EXERCISE INPUTS section start
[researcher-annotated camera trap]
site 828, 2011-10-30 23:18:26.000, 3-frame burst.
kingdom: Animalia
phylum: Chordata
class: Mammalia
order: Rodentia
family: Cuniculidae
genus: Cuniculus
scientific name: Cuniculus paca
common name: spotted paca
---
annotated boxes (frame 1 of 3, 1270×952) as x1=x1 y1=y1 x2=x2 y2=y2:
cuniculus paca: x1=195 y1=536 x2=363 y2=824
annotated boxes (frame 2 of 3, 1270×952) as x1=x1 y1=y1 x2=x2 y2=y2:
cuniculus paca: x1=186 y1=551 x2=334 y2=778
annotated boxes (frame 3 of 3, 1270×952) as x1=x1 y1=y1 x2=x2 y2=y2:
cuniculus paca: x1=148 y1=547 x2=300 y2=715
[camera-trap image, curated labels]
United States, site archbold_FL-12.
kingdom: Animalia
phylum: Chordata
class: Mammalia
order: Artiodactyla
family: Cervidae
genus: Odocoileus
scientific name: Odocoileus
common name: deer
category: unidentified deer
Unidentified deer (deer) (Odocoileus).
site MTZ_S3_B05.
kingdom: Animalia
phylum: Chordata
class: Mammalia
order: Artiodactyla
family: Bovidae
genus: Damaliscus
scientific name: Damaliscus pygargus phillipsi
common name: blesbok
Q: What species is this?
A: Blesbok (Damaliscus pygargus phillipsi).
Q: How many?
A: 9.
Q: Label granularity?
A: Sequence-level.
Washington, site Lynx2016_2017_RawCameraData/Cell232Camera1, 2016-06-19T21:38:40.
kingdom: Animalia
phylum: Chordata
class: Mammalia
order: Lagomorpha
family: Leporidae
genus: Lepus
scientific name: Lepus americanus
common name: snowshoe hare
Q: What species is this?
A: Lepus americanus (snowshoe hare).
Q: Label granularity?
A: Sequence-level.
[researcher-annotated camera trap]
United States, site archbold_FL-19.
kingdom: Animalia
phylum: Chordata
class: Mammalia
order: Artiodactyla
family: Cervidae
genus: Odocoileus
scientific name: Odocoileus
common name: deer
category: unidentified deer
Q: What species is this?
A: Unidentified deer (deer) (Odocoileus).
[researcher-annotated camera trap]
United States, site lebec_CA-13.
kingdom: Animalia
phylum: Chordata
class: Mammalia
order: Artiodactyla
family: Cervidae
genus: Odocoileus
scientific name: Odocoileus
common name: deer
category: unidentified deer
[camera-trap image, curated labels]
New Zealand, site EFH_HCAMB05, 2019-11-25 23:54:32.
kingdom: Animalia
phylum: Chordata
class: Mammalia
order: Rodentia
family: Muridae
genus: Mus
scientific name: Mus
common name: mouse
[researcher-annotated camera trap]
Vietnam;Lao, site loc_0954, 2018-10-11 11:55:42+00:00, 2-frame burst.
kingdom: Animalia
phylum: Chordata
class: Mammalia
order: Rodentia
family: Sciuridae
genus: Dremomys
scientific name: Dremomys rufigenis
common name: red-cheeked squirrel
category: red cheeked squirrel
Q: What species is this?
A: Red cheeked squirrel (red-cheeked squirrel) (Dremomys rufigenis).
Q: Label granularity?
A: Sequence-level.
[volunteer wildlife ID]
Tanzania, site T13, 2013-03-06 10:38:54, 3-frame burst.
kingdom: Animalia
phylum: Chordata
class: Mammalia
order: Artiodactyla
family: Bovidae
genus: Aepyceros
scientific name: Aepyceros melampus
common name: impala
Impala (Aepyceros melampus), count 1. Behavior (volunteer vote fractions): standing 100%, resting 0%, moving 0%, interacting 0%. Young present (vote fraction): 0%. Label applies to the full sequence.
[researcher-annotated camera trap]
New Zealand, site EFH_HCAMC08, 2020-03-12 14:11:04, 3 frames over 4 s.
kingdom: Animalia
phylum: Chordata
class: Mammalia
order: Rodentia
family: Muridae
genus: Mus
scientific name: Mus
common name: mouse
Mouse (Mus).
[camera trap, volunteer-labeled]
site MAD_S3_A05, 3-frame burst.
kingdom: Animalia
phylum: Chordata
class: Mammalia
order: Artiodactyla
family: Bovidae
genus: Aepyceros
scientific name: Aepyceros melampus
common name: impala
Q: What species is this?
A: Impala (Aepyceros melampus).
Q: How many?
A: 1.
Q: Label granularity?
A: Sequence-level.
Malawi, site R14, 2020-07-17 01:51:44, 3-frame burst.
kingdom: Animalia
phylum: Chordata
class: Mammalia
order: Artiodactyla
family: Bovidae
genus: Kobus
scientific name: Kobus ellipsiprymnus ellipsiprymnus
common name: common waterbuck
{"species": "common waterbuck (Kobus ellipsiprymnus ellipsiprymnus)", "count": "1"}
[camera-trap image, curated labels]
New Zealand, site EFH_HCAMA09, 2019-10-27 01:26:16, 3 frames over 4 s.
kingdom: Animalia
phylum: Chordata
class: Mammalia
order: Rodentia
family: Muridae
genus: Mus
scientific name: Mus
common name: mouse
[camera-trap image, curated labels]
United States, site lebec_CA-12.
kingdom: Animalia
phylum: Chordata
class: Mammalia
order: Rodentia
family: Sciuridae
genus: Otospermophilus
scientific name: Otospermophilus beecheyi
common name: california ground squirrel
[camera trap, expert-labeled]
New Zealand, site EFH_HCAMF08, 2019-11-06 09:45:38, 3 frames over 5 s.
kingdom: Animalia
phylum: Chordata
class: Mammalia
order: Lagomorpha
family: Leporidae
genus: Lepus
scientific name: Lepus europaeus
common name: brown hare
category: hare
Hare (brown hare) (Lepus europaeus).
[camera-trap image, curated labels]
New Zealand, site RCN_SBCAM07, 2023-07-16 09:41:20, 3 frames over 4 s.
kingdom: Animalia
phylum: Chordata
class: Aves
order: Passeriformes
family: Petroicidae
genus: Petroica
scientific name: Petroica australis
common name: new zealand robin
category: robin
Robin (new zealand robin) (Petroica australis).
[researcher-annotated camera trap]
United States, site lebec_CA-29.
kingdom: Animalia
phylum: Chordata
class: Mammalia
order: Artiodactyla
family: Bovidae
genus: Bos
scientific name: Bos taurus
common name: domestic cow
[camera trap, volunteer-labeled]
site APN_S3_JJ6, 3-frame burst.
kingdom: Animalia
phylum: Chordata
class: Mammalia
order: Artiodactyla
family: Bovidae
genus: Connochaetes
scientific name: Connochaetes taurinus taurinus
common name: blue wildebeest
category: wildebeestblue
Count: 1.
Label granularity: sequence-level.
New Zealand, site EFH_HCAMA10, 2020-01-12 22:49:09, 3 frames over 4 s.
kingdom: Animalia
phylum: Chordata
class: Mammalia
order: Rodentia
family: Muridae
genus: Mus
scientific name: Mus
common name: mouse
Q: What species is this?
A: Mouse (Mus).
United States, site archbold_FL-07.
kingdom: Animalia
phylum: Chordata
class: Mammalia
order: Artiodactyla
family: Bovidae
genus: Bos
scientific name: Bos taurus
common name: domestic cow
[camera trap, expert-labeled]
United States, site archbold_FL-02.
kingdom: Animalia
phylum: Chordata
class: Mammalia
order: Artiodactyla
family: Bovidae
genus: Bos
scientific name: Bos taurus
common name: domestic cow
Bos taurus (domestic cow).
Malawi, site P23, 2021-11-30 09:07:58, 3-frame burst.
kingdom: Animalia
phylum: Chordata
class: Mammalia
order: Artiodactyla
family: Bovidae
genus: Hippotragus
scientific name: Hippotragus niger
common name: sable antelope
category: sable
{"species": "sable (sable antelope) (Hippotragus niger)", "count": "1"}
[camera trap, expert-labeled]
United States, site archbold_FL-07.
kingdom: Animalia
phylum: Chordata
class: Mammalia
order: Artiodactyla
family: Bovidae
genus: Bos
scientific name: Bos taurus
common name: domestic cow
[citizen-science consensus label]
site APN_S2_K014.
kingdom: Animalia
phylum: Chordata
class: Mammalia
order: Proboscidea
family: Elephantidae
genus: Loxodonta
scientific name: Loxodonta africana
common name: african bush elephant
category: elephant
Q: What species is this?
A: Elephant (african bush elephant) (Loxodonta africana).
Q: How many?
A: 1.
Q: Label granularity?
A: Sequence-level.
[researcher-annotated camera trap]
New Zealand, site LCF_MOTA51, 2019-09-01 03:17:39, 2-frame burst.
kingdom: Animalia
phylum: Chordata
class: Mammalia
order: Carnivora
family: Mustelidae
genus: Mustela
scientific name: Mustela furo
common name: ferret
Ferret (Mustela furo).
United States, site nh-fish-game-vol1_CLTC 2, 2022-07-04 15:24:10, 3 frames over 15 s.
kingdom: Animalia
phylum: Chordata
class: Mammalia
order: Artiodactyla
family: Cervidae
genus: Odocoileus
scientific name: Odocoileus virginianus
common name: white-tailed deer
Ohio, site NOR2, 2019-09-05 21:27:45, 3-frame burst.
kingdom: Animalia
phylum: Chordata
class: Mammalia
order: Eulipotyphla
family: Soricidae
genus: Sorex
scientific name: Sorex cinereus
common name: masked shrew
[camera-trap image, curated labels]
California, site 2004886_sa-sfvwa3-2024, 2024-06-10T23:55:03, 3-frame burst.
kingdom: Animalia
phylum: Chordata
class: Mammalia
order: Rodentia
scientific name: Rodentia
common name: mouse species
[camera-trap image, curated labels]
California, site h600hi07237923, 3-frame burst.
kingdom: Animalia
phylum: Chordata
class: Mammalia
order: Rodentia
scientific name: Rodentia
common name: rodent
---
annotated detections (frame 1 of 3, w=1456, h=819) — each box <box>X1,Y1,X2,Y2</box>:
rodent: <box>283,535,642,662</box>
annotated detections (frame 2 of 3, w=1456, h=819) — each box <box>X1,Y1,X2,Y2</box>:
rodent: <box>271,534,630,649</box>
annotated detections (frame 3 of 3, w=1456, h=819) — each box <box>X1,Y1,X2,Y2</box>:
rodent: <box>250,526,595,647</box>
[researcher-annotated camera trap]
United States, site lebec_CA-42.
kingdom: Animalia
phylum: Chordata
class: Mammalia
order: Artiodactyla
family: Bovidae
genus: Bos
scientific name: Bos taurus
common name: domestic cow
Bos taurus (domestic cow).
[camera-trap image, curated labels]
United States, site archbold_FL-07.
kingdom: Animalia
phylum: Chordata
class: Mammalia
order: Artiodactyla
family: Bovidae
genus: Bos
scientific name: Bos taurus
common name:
EXERCISE INPUTS section end
WHAT YOU SHOULD DO: The required output is every line above from the one with "order: Carnivora" down to the one with "scientific name: Odocoileus virginianus", restated word for word, ends included.

OUTPUT BELOW:
order: Carnivora
family: Mustelidae
genus: Mustela
scientific name: Mustela furo
common name: ferret
Ferret (Mustela furo).
United States, site nh-fish-game-vol1_CLTC 2, 2022-07-04 15:24:10, 3 frames over 15 s.
kingdom: Animalia
phylum: Chordata
class: Mammalia
order: Artiodactyla
family: Cervidae
genus: Odocoileus
scientific name: Odocoileus virginianus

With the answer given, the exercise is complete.